1- "They" doesn't necessarily mean the foreign student. A lot of foreign governments have scholarships to pay to send their students to U.S. institutions. But the U.S. institutions usually get the full tuition for foreign students, regardless who is paying.

Tuesday, February 14, 2017

Against months

I just want to point out that as a unit of measurement, the month is an utter failure. If I say "exactly one month from now X will happen" when exactly is that? Is it four weeks/28 days? Or 30 days? Or 31? Do I just mean next month with the same number for the date? Does it matter that I am saying it in February on a non-leap year?

If I said it today, it probably would mean 28 days, because "a month" could refer to a four week period, or the number of days of the month we are currently in and at this moment they both happen to be 28 days. But if I said "exactly one month" on March 14, it could mean anything between 28 and 31 days.

The only purpose of a unit of measurement is to standardize the amount of the thing measured so that it can be talked about coherently and consistently. "One week" works because it is seven days and it is always seven days, no matter when you say it. "A day" is always exactly 24 hours (putting aside the occasional leap second that is small enough to ignore). A year is exactly one trip around the sun by the Earth. By that measure, a month is a failure. It used to mean one full cycle of the moon. But now it doesn't even mean that. Screw months.

Missing the story

When the NYT reported that Jim Hoft aka Gateway Pundit was getting White House press credentials, it completely failed to mention what happens if you google the words: the stupidest man on the internet.

Journalism is important

Monday, February 13, 2017

The self-indulgent benefits of having an old blog

This post comparing what Obama did in his first month versus what Trump has done so far got me thinking of those days of yore and wondering what I was thinking at the time. That got me into the archives so I just read everything I posted here in February 2009.
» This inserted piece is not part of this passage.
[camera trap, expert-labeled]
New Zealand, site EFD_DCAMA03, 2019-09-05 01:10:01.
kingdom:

It was a nice reminder of how much politics can change in a relatively short period of time. I mean, 2009 wasn't that long ago. But when I read the archives and compare what I was thinking and worrying about then with what I think and worry about now, it's like I'm peering into a parallel universe.

Buyers remorse

The comparison with Germany in 1917-18 adds a nice layer of irony.


Sunday, February 12, 2017

Why Did the Washington Post Publish This Substance-less Drivel?
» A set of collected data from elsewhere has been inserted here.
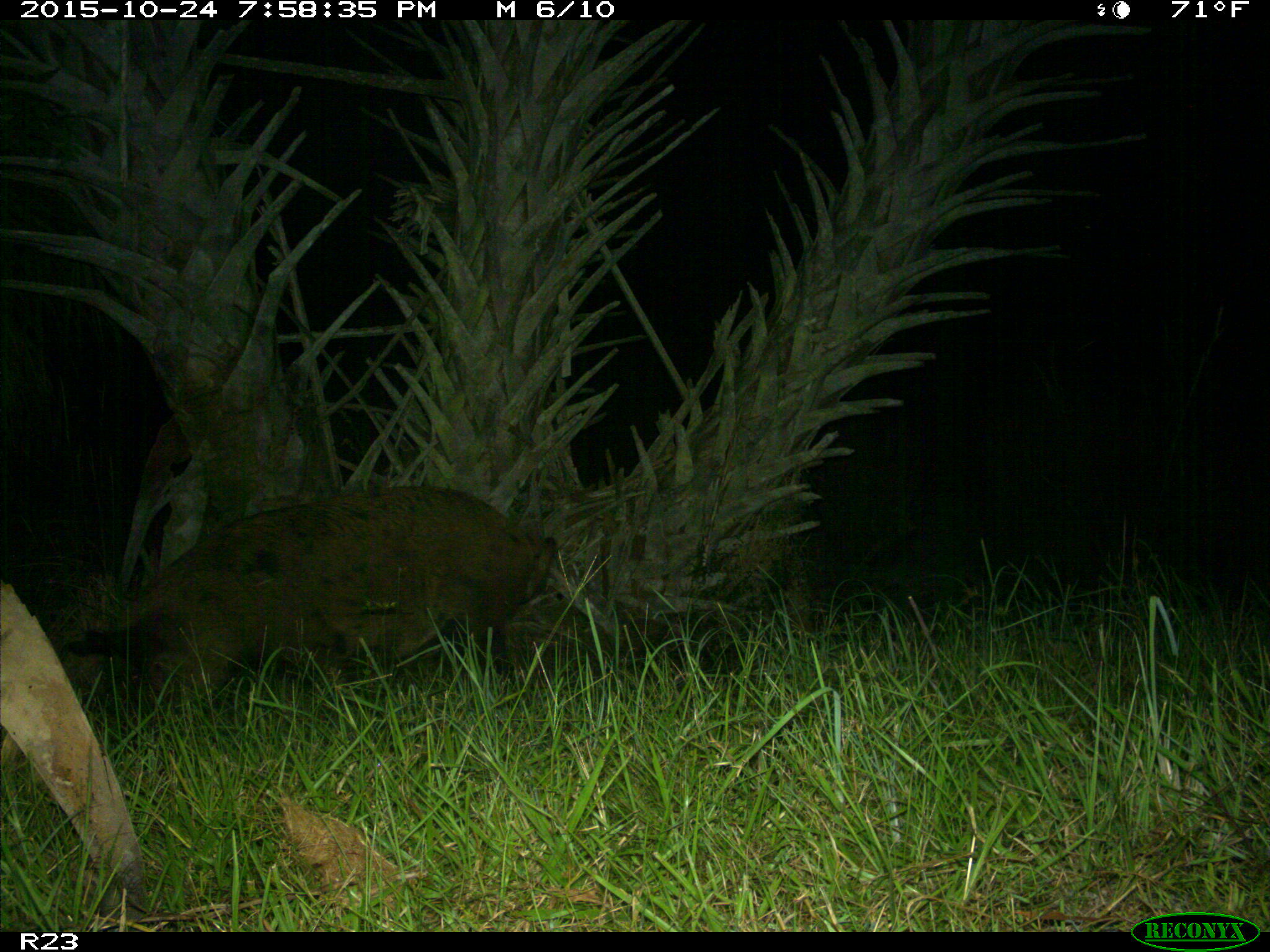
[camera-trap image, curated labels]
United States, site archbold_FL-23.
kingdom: Animalia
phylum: Chordata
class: Mammalia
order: Artiodactyla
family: Suidae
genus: Sus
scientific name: Sus scrofa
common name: wild boar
Ed Rogers wrote an opinion piece arguing that "Elizabeth Warren is a grandstanding phony." Except "arguing that" is the wrong description because there is no actual argument in the piece. Rogers doesn't like Warren, that much is obvious. He calls her "pretentious," "grandstanding," "phony," "egotistical," "artificial," and "selfishly driven." He labels her efforts to bring up Session's record of bigotry as "a personal harangue", "disparaging", "shallow", "pandering," and a "hypocritical attack." I get it, I get it. Ed really hates Elizabeth.

But there is no argument that anything Warren said about Sessions was wrong. Although he alludes to Warren's charges, Rogers doesn't even explain what they are, much less make any effort to examine them for accuracy or argue that the substantive points she made were wrong. Ed was just offended that the Massachusetts Senator had the gall to bring up those kind of charges (meaning charges of racism against a southern white guy). The only truly revealing bit in the mostly substance-free piece is this:
Speaking as a proud Alabamian, trust me when I say that people from the state hate being screamed at about being bigots by someone from Massachusetts. This is nothing new. Anytime the left feels backed into a corner by Republicans or are having trouble defending their own actions, they yell “racism” — especially if their target happens to be a white, Southern, Christian Republican. They go straight to race quicker than you can say “Pocahontas.”
So I guess Roger's beef isn't about the issue of whether Sessions is really qualified to be Attorney General, it's about the hurt feelings he gets when people find out he is from Alabama and assume he is a racist. Roger's primal scream is made even more ridiculous by his reference to "Pocahontas", which itself a racist attack against Warren. Way to defend the New South, moron.